PROBLEM TO WORK ON >> Count the lines in the material below that contain the string "plaster", with case counting, and reply with the number alone.

GIVEN RECORDS >>
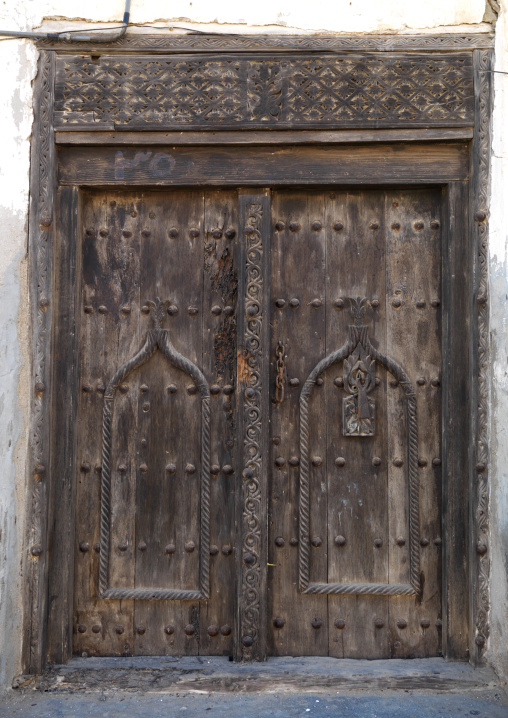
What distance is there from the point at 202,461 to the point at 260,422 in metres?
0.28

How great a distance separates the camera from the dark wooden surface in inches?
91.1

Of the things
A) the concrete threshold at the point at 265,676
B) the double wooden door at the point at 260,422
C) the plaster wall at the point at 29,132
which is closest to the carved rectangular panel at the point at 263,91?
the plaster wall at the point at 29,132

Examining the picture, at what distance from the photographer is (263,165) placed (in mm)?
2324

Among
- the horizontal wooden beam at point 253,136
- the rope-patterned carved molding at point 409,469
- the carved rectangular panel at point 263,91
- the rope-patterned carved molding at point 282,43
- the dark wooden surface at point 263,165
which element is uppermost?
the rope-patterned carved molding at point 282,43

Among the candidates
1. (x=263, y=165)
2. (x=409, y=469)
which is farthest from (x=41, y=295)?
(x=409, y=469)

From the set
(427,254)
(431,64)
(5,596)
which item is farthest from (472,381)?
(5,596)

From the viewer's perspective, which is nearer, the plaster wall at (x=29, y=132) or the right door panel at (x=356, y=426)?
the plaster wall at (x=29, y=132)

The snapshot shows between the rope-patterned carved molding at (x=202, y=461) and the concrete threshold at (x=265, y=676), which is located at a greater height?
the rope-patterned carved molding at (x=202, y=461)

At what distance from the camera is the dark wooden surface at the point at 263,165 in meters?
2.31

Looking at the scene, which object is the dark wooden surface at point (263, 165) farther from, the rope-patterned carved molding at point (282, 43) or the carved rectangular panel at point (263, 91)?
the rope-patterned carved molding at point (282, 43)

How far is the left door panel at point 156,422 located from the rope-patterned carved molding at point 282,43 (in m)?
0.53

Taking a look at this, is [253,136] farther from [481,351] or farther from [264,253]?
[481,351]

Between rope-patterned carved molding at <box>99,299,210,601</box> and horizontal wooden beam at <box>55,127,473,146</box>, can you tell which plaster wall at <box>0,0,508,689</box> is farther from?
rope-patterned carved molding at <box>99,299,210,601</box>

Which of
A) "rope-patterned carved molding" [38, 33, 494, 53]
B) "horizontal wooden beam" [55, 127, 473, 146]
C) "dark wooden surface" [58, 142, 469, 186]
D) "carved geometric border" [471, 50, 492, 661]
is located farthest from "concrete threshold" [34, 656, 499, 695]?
...
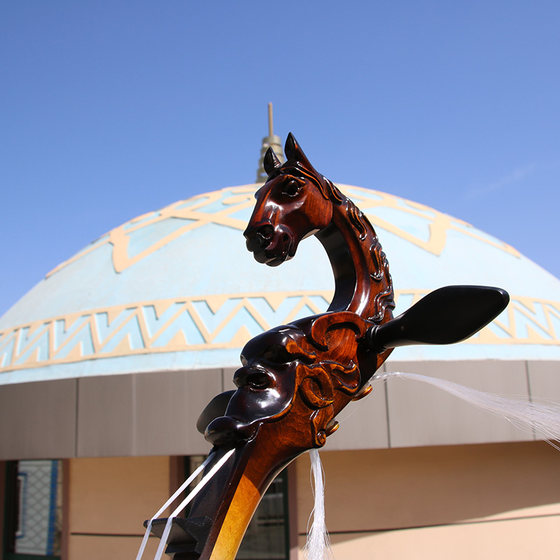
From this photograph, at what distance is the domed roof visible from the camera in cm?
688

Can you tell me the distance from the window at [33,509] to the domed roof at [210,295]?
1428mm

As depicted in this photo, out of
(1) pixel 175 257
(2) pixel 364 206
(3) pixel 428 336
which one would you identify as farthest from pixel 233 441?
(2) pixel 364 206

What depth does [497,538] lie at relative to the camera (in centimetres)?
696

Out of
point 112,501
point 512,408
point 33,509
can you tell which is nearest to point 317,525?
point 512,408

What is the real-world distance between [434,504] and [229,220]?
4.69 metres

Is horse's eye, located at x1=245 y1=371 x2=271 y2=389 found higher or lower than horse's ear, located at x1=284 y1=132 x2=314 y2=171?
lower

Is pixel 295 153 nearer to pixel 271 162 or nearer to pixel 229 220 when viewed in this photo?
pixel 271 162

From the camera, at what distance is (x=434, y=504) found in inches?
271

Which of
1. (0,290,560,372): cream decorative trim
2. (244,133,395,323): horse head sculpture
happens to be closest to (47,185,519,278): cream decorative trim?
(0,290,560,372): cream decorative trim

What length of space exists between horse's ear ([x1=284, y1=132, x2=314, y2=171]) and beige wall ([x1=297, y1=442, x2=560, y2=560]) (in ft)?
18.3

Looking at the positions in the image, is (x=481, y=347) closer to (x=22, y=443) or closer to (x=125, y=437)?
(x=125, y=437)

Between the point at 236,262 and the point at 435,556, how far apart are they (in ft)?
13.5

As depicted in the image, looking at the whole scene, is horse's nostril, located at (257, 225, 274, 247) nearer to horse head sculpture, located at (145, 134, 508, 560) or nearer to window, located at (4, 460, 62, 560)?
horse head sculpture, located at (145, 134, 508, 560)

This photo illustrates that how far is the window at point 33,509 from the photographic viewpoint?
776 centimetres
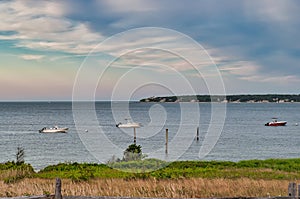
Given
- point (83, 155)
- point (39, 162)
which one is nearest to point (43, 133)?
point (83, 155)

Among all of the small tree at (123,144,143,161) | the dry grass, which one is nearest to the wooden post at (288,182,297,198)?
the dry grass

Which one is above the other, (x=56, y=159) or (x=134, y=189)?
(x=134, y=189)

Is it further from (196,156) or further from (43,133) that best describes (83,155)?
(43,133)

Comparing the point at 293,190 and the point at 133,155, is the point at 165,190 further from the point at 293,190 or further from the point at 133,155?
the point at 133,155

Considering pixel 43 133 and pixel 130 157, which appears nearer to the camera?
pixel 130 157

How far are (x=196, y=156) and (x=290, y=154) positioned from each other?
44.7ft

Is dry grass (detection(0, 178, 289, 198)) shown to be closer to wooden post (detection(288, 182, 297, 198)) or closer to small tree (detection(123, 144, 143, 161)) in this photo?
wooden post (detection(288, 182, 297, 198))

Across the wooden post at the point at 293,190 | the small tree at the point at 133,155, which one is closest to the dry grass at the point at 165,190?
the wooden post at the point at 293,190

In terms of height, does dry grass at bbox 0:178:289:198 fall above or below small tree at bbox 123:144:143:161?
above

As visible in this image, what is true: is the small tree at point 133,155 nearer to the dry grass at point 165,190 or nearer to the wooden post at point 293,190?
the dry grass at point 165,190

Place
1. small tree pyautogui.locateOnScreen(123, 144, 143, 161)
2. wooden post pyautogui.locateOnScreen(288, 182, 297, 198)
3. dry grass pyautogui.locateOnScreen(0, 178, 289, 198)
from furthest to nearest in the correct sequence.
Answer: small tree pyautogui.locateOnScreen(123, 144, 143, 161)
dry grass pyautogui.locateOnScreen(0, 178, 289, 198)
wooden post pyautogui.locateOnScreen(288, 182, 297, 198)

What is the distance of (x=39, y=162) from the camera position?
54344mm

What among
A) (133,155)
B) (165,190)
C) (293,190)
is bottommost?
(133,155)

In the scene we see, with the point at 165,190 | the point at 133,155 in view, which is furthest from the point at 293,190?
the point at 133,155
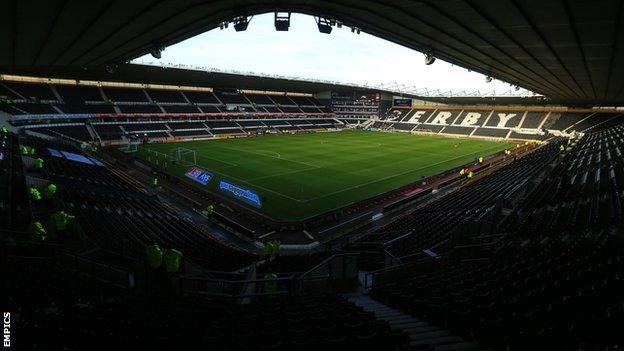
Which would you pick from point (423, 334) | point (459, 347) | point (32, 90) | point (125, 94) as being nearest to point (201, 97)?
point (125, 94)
...
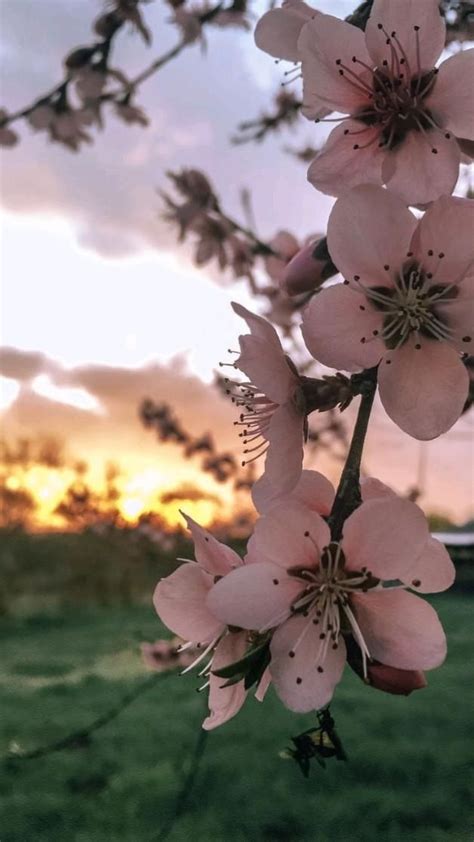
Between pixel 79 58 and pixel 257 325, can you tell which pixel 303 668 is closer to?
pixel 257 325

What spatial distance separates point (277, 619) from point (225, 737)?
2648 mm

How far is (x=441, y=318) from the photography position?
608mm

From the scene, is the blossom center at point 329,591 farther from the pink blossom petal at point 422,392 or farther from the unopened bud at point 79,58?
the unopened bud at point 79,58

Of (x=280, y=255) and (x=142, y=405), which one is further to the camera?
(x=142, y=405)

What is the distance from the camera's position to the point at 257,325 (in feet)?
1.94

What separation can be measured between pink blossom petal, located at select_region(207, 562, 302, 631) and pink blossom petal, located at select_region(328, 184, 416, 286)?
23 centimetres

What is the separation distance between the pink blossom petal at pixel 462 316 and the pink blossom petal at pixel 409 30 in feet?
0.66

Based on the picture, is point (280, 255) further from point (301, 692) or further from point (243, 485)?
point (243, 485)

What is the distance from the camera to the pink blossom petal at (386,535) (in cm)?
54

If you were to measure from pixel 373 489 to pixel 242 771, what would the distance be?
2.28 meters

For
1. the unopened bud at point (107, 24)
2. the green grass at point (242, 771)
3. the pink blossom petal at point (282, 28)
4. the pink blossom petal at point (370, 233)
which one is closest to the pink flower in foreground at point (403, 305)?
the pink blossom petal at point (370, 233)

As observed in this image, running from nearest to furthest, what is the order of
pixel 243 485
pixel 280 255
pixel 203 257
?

IN RESPONSE >> 5